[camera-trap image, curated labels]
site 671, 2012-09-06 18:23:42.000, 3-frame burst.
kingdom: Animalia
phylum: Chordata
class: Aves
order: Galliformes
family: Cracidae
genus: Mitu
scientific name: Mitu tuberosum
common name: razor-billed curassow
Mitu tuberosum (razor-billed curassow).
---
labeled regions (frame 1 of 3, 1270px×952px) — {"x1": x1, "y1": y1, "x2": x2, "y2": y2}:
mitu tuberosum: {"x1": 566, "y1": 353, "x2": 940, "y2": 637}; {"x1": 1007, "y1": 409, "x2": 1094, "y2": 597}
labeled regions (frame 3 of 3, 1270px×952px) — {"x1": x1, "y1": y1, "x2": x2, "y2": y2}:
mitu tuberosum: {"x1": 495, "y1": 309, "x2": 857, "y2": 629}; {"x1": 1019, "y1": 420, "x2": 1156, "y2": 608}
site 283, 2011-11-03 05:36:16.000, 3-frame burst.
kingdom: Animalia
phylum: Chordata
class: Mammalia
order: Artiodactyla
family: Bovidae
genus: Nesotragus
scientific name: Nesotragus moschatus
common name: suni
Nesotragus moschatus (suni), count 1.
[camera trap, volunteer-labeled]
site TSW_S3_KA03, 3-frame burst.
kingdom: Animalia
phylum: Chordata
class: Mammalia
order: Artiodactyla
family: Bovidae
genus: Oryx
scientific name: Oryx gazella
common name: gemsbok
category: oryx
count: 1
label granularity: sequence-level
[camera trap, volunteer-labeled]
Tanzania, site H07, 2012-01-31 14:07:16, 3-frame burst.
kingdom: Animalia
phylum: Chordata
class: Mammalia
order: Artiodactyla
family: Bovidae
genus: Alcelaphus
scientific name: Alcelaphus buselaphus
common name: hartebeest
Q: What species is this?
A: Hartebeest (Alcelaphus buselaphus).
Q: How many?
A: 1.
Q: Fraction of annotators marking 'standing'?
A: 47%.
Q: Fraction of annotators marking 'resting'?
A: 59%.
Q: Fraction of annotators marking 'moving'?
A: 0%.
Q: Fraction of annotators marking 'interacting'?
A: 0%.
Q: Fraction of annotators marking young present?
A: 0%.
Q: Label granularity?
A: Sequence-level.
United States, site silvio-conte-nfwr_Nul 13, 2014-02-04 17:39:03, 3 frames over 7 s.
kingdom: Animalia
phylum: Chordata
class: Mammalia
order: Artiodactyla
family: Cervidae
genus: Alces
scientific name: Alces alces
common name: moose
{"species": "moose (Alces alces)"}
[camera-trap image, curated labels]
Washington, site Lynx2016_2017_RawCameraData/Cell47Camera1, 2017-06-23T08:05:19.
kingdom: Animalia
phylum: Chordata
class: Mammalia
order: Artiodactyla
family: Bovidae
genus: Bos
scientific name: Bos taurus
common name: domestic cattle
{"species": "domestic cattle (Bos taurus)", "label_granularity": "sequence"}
════
# PROBLEM REQUIREMENTS
When a line in the material above contains the word "species", copy that line out.

# RESPONSE
Q: What species is this?
{"species": "moose (Alces alces)"}
{"species": "domestic cattle (Bos taurus)", "label_granularity": "sequence"}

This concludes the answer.